BRIEF:
Among the lines below, copy exactly those from the one with "preparation: thin blood film" through the one with "832, 1094, 878)", counting both ends.

Saved data entries:
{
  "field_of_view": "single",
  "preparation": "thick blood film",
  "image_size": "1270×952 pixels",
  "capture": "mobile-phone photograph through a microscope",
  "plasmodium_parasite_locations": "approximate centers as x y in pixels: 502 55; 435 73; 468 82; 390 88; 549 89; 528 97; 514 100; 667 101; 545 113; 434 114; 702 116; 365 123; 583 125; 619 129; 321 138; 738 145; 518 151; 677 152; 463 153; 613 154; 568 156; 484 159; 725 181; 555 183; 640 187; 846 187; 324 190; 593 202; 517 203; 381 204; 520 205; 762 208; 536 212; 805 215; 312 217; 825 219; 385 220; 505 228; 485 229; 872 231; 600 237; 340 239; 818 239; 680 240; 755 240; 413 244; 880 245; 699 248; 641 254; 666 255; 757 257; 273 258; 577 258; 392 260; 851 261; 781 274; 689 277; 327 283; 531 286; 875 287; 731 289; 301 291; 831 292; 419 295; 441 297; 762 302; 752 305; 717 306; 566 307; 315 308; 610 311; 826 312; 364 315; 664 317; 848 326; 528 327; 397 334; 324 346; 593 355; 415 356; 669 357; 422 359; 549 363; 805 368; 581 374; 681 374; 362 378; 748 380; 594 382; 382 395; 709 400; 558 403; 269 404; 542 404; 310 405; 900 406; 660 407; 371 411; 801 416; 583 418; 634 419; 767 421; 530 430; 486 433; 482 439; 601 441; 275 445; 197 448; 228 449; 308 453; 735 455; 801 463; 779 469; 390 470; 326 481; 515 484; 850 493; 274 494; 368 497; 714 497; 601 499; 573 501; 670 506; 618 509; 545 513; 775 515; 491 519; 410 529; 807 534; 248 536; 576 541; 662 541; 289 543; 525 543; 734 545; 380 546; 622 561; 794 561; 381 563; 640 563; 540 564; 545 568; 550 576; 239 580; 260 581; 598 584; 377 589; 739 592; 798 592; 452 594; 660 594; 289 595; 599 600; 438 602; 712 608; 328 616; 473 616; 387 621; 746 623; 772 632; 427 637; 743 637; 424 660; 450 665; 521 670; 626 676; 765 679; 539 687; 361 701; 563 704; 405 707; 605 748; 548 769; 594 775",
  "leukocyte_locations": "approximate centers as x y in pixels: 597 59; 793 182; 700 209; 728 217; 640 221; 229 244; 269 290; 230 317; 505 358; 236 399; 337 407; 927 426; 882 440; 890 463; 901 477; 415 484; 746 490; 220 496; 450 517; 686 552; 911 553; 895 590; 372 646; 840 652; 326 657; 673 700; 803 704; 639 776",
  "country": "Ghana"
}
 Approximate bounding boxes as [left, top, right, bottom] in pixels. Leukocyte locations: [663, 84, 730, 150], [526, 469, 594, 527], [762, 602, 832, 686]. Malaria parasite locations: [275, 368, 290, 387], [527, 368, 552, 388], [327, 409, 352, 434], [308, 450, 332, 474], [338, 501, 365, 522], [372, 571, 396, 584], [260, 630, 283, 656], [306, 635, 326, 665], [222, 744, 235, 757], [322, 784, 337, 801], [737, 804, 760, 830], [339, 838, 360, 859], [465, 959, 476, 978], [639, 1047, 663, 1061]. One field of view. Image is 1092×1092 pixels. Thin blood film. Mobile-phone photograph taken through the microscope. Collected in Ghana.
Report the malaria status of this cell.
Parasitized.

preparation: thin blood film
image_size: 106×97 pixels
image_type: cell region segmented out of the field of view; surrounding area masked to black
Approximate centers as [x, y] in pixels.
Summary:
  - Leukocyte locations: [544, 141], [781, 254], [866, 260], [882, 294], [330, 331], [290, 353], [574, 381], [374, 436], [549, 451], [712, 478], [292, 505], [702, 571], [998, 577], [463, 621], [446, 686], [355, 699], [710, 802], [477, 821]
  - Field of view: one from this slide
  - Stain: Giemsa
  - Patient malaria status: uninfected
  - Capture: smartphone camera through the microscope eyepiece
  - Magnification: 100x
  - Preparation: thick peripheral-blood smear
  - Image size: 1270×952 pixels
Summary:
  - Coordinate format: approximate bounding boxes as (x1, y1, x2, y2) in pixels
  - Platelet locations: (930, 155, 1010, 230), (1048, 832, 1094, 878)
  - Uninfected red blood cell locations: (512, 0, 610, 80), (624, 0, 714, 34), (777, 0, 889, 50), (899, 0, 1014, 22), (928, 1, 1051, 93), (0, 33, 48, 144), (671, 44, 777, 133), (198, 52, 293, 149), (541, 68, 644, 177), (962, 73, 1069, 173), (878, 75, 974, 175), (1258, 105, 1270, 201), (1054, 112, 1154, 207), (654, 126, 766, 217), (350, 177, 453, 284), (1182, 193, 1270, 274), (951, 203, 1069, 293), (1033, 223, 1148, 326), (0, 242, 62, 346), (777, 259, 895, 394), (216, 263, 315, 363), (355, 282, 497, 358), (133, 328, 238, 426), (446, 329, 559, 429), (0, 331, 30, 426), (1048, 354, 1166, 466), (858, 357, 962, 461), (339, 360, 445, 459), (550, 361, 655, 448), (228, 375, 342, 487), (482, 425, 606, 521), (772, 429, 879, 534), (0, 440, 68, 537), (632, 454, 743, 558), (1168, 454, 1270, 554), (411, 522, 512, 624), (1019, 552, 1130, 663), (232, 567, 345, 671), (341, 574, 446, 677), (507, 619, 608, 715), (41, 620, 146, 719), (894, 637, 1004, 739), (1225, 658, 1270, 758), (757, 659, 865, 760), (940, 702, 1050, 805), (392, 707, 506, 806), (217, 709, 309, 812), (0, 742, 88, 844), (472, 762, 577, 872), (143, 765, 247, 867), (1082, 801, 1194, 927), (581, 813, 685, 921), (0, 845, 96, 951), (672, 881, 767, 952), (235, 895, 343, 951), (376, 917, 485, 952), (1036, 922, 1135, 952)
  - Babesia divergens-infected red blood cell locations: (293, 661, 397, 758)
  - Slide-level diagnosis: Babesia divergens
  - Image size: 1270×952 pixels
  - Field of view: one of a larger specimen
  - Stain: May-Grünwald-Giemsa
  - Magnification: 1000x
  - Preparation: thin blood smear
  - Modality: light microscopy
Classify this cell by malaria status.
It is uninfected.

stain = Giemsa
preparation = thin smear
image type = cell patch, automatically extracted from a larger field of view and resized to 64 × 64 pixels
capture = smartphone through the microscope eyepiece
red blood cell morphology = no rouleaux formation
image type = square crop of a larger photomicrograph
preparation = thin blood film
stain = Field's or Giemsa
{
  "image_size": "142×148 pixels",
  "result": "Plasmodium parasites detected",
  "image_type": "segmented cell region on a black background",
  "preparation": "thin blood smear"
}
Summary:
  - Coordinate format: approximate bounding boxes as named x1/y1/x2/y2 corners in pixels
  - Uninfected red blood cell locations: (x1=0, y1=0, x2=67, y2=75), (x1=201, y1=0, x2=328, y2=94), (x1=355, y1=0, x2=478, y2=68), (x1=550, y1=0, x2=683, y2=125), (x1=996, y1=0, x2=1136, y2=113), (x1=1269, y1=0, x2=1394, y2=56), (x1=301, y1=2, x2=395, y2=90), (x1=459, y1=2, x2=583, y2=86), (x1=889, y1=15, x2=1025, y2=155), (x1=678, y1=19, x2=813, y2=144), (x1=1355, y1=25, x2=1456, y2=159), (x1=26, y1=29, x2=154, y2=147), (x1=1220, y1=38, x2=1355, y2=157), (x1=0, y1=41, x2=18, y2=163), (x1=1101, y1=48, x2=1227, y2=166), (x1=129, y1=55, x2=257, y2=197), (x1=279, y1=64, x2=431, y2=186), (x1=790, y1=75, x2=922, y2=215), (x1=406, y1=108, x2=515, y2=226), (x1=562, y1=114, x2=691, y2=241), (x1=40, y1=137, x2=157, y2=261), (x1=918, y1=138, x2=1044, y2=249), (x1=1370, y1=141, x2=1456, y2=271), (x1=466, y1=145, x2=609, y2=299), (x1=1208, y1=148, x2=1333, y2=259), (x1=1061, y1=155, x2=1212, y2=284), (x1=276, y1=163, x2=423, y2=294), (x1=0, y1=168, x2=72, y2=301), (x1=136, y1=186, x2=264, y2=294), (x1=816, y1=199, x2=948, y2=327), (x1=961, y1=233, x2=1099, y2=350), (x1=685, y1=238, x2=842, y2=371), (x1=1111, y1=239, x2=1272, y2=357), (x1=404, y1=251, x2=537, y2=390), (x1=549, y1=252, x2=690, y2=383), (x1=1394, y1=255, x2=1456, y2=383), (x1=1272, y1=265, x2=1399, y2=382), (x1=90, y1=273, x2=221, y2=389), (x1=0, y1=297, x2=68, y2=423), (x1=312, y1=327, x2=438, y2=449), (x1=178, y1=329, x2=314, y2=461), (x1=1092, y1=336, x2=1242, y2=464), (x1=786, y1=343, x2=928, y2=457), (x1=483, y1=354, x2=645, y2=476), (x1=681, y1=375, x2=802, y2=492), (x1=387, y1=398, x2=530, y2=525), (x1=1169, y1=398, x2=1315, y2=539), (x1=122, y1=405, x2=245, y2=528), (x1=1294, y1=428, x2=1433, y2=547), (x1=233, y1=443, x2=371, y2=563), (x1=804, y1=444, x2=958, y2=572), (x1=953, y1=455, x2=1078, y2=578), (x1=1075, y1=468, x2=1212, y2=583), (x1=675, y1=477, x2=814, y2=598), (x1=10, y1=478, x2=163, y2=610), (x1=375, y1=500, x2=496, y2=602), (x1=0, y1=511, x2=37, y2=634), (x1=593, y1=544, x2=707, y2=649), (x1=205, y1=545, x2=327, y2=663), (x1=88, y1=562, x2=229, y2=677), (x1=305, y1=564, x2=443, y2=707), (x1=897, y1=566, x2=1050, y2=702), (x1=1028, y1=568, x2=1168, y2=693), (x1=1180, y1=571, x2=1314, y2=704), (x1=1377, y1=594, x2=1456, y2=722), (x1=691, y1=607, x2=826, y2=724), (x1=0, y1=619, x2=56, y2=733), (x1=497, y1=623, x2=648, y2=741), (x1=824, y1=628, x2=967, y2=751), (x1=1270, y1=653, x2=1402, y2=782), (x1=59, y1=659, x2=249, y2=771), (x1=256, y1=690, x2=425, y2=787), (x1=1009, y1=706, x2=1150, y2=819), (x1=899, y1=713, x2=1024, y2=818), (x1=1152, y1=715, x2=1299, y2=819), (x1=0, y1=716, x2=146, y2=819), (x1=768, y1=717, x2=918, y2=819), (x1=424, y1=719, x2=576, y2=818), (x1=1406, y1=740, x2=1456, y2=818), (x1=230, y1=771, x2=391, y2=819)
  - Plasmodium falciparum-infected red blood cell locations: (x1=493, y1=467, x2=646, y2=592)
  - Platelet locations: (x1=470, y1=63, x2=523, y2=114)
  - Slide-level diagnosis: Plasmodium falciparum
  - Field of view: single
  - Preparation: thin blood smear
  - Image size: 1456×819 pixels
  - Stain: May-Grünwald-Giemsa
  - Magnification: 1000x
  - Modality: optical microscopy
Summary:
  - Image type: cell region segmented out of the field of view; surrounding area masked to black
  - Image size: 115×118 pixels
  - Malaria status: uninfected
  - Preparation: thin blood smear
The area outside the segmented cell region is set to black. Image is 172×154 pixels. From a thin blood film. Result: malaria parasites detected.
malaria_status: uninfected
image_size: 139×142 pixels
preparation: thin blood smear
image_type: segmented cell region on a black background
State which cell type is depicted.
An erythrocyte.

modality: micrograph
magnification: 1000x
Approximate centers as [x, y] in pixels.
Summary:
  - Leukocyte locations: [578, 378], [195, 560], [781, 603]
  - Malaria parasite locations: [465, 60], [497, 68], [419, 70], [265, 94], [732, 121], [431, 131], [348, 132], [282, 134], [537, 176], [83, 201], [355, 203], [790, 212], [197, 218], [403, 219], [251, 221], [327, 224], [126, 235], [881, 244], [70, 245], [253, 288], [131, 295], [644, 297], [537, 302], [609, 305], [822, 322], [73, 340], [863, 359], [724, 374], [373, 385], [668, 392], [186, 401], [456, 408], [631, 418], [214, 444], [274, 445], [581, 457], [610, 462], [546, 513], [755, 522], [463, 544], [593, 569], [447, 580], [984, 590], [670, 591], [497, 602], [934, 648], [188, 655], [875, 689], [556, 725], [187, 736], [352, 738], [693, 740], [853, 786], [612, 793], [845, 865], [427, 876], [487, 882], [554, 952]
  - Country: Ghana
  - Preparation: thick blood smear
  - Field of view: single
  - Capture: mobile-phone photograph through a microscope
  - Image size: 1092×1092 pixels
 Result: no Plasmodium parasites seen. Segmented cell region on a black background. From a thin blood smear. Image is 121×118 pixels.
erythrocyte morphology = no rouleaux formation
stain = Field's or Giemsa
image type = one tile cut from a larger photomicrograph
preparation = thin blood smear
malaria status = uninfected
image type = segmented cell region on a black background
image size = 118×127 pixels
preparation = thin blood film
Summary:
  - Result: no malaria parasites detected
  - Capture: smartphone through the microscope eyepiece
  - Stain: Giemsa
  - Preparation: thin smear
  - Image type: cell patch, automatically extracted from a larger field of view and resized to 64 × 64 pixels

RESULT OF THE TASK:
preparation: thin blood film
image_size: 106×97 pixels
image_type: cell region segmented out of the field of view; surrounding area masked to black
Approximate centers as [x, y] in pixels.
Summary:
  - Leukocyte locations: [544, 141], [781, 254], [866, 260], [882, 294], [330, 331], [290, 353], [574, 381], [374, 436], [549, 451], [712, 478], [292, 505], [702, 571], [998, 577], [463, 621], [446, 686], [355, 699], [710, 802], [477, 821]
  - Field of view: one from this slide
  - Stain: Giemsa
  - Patient malaria status: uninfected
  - Capture: smartphone camera through the microscope eyepiece
  - Magnification: 100x
  - Preparation: thick peripheral-blood smear
  - Image size: 1270×952 pixels
Summary:
  - Coordinate format: approximate bounding boxes as (x1, y1, x2, y2) in pixels
  - Platelet locations: (930, 155, 1010, 230), (1048, 832, 1094, 878)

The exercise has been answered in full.